Italia e Spagna alla prova dei mercati finanziari
par Libero Mercato
giovedì 14 febbraio 2013
Gli scandali e le tensioni politiche soffiano sull'aumento dello spread e sulle incertezze della Borsa. Due paesi a confronto con gli stessi problemi: la mancanza di un governo forte.
"I mercati finanziari si muovono per conto proprio, non sono influenzati dalla politica", è un ragionamento che nelle ultime settimane il candidato al futuro Ministero dell'Economia, Silvio Berlusconi, ha più volte tirato fuori per difendere lo stallo del suo governo culminato nel rischio default del novembre 2011.
Storia conosciuta, che testimonia (se fosse ancora necessario) quanto in realtà gli operatori di Borsa e gli analisti finanziari seguino con molta attenzione le vicende politiche negli Stati sovrani, soprattutto di grandi paesi industriali come l'Italia, centrali nella definizione di una cornice europea solida e sostenibile.
Non è un caso quindi (solo una certa propaganda elettorale può ignorarlo) che in attesa dell'esito del voto del 24 e 25 febbraio, i mercati evidenzino segnali di nervosismo verso i due paesi che in questo momento danno di sé un'immagine di maggiore precarietà ed incertezza: la Spagna e, appunto, l'Italia.
Partiamo dai cugini iberici, dove lo scandalo emerso dalle presunti tangenti versate al Partito Popolare stanno mettendo in notevole difficoltà la presidenza Rajoy, mentre i dati economici non offrono grandi spunti di ottimismo.
Il debito pubblico è quasi raddoppiato negli ultimi anni, dal 53,9% del Pil nel 2009 (fonte Commissione europea, ndr) al 92,7% previsto nel 2013 fino al 97,1% nel 2014. Il deficit è pari all'8% del Pil nel 2012, previsto al 6% nel 2013 ed al 6,4% nel 2014, ben lontano dal pareggio di bilancio.
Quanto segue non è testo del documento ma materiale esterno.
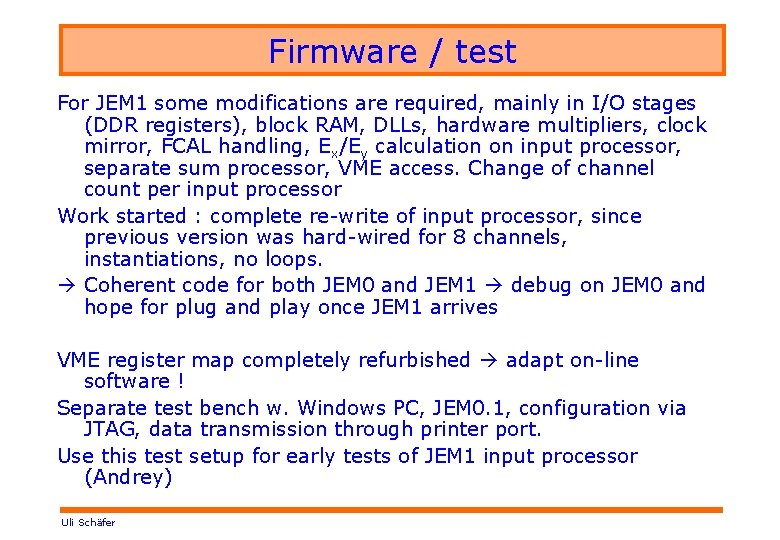 Firmware / test

For JEM1 some modifications are required, mainly in I/O stages (DDR registers), block RAM, DLLs, hardware multipliers, clock mirror, FCAL handling, $E_x/E_y$ calculation on input processor, separate sum processor, VME access. Change of channel count per input processor

Work started : complete re-write of input processor, since previous version was hard-wired for 8 channels, instantiations, no loops.

→ Coherent code for both JEM0 and JEM1 → debug on JEM0 and hope for plug and play once JEM1 arrives

VME register map completely refurbished → adapt on-line software !

Separate test bench w. Windows PC, JEM0.1, configuration via JTAG, data transmission through printer port.

Use this test setup for early tests of JEM1 input processor (Andrey)

Uli Schäfer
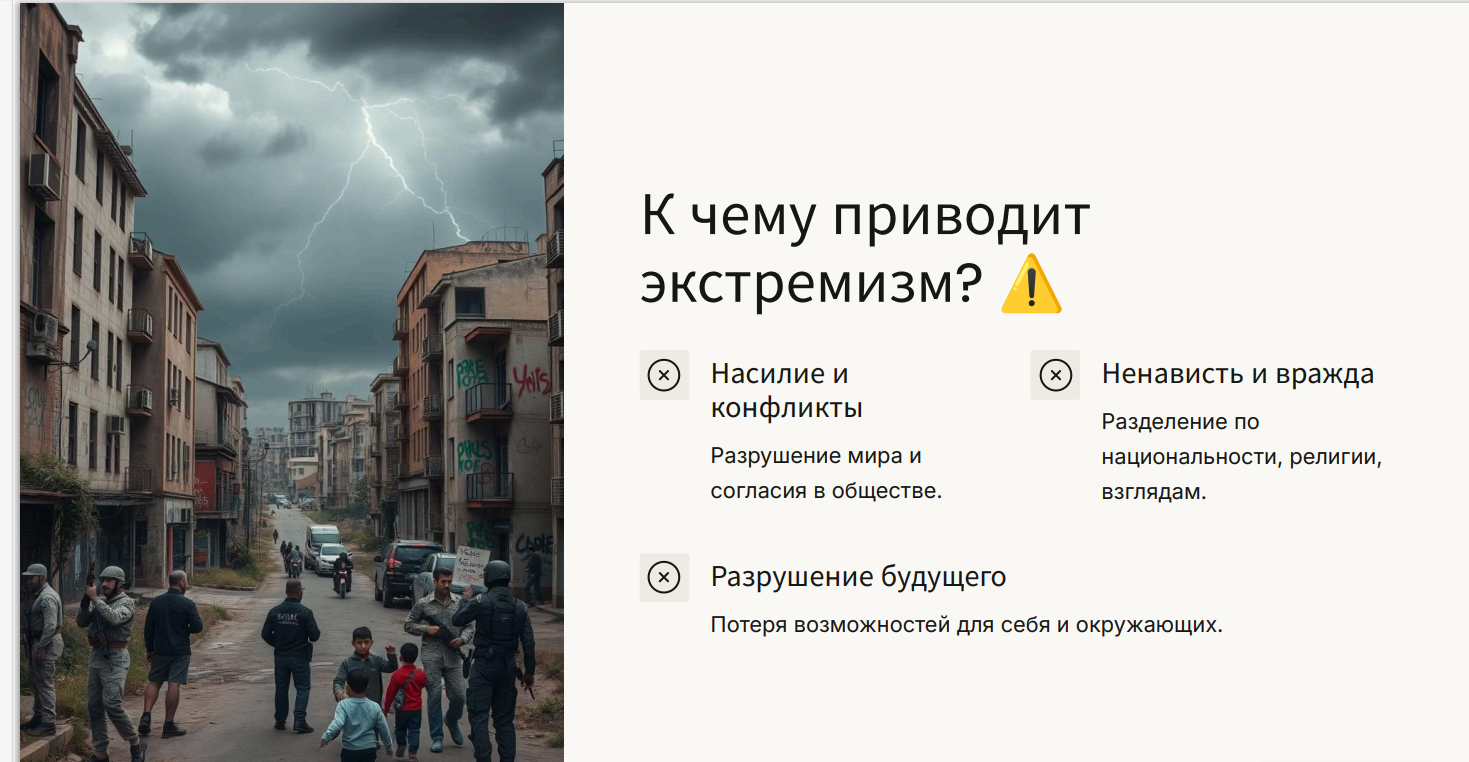 К чему приводит экстремизм? ⚠️

Насилие и конфликты

Разрушение мира и согласия в обществе.

Ненависть и вражда

Разделение по национальности, религии, взглядам.

Разрушение будущего

Потеря возможностей для себя и окружающих.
Inoltre la disoccupazione è salita al 26%, con una produzione industriale in calo del 6,9% in un anno insieme alle vendite al dettaglio, scese di un preoccupante 10,2%. A questi dati, infine, si aggiunge la flessione del Pil: -1,4% previsto per l'anno in corso. Con i conti pubblici fuori controllo ed un'economia in stallo, ciò di cui avrebbe bisogno la Spagna è senza dubbio un governo solido, non certo le tangenti e gli scandali interni che tengono allerta gli investitori.
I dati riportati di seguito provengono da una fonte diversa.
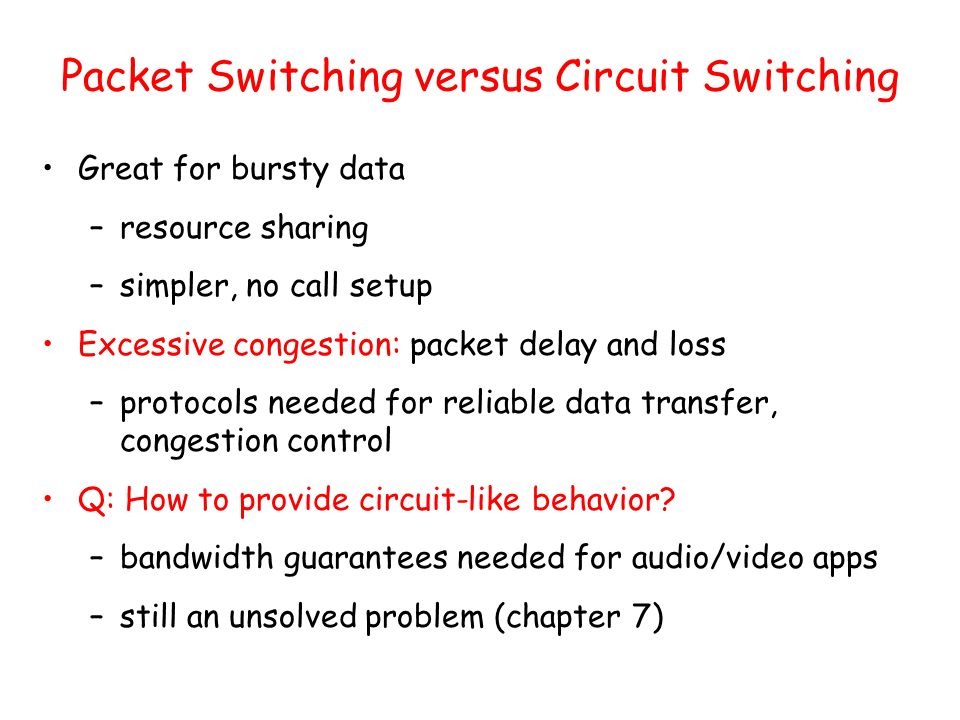 Packet Switching versus Circuit Switching

• Great for bursty data
  – resource sharing
  – simpler, no call setup
• Excessive congestion: packet delay and loss
  – protocols needed for reliable data transfer, congestion control
• Q: How to provide circuit-like behavior?
  – bandwidth guarantees needed for audio/video apps
  – still an unsolved problem (chapter 7)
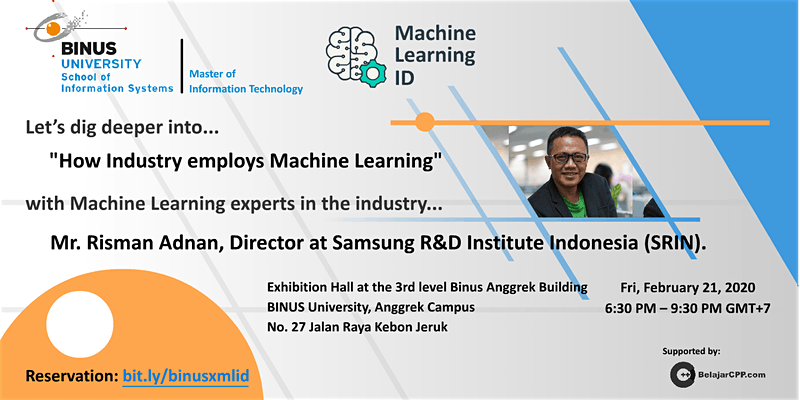 BINUS UNIVERSITY
School of Information Systems

Master of Information Technology

Machine Learning ID

Let's dig deeper into...

"How Industry employs Machine Learning"

with Machine Learning experts in the industry...

Mr. Risman Adnan, Director at Samsung R&D Institute Indonesia (SRIN).

Exhibition Hall at the 3rd level Binus Anggrek Building
BINUS University, Anggrek Campus
No. 27 Jalan Raya Kebon Jeruk

Fri, February 21, 2020
6:30 PM – 9:30 PM GMT+7

Supported by:
BelajarCPP.com

Reservation: bit.ly/binusxmlid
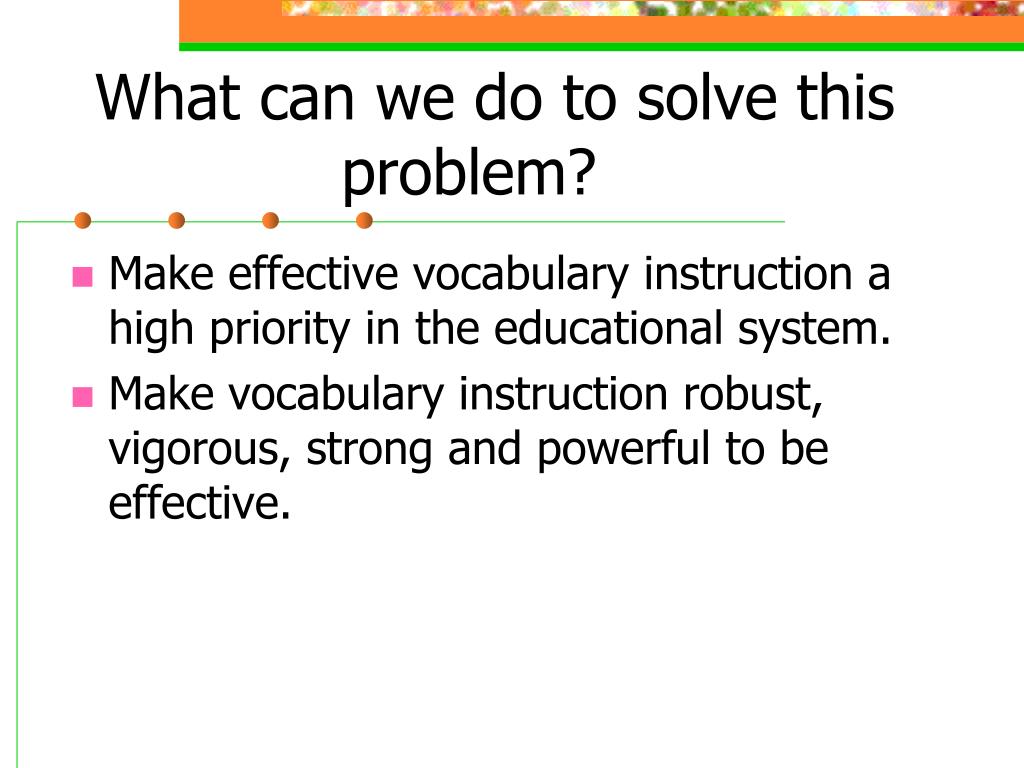 What can we do to solve this problem?

Make effective vocabulary instruction a high priority in the educational system.

Make vocabulary instruction robust, vigorous, strong and powerful to be effective.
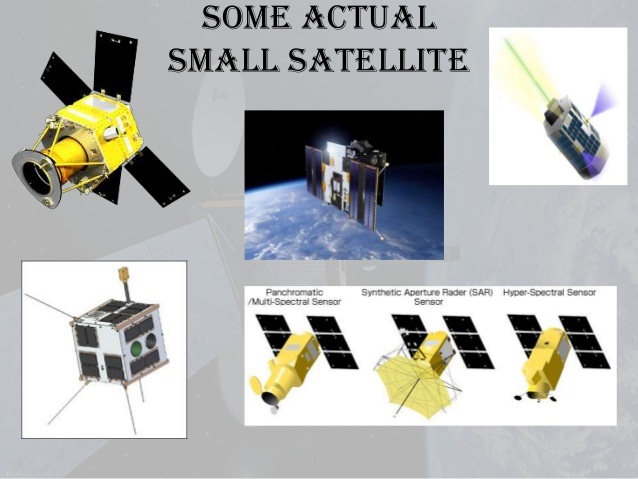 SOME ACTUAL SMALL SATELLITE

Panchromatic /Multi-Spectral Sensor

Synthetic Aperture Rader (SAR) Sensor

Hyper-Spectral Sensor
L'Italia, dal canto suo, se la passa meglio dei cugini iberici su diversi fronti, ma resta comunque la "sorvegliata speciale" in Europa. I nostri punti di forza sono indiscutibili: un sistema industriale diversificato ed una ricchezza privata tra le più alte al mondo (quasi 8.000 miliardi detenuti tra banche e società finanziarie) insieme ad un bilancio pubblico saldamente in avanzo primario.
Anche le nostre storiche debolezze sono inattaccabili: 23 anni di scarsa crescita (dal 1990 il Pil ha avuto un incremento inferiore all'1% medio annuo, il più basso tra i 31 Paesi maggiormente industrializzati del mondo). Investiamo nel sistema scolastico il 2% di Pil in meno della media europea, abbiamo la peggiore occupazione femminile, per non parlare dell'enormità del debito pubblico (che preclude la possibilità di finanziare la crescita con nuovo debito) ed una corruzione endemica che ogni anno la Corte dei Conti cita come gravissimo ostacolo allo sviluppo economico generale.
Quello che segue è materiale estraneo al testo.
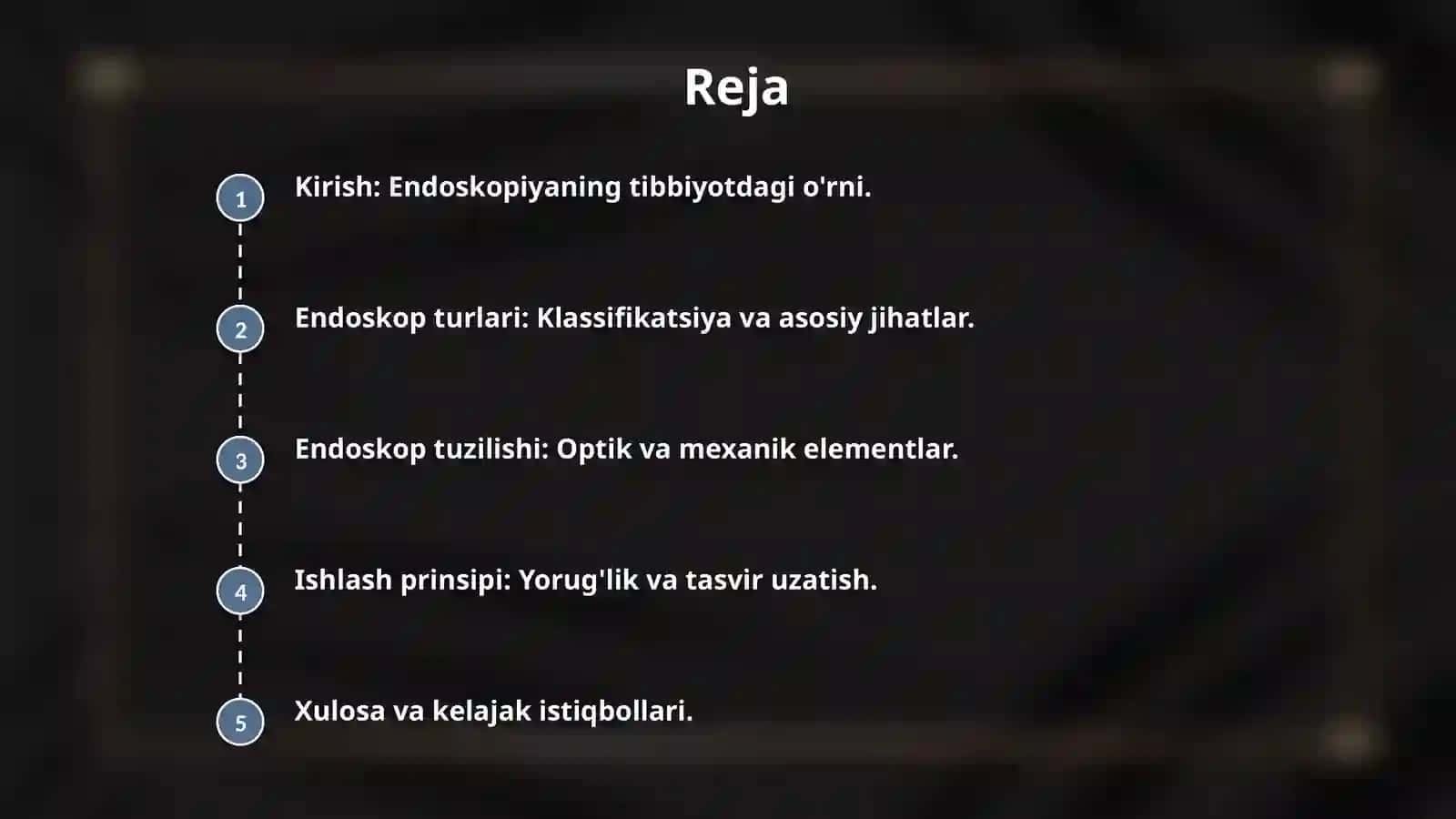 Reja

1 Kirish: Endoskopiyaning tibbiyotdagi o'rni.

2 Endoskop turlari: Klassifikatsiya va asosiy jihatlar.

3 Endoskop tuzilishi: Optik va mexanik elementlar.

4 Ishlash prinsipi: Yorug'lik va tasvir uzatish.

5 Xulosa va kelajak istiqbollari.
L'Italia, insomma, è un paese con il motore scarico, debole nelle strutture interne e con un futuro ancora incerto. I mercati finanziari lo sanno e giudicano la nostra credibilità anche sulla tenuta delle istituzioni nel medio-lungo periodo. In questo momento preferiscono stare alla porta a sbirciare, all'occorrenza riducendo un po' le posizioni quando la confusione aumenta. Perché mai comprare un titolo di Stato o investire in un Paese dalla giustizia incerta, una burocrazia asfissiante ed una illegalità diffusa?
Per questo è quanto mai necessario eleggere un governo forte e stabile, che riesca a durare per un'intera legislatura, in grado di condurre un'azione riformatrice incisiva, che sappia andare oltre la mera ricerca del consenso popolare, e soprattutto che non si limiti a promesse sfarzose, palliativi o ricette miracolose, a cui spesso, purtroppo, siamo abituati in campagna elettorale. Come l'illusione che la politica nazionale non interessi i mercati mondiali.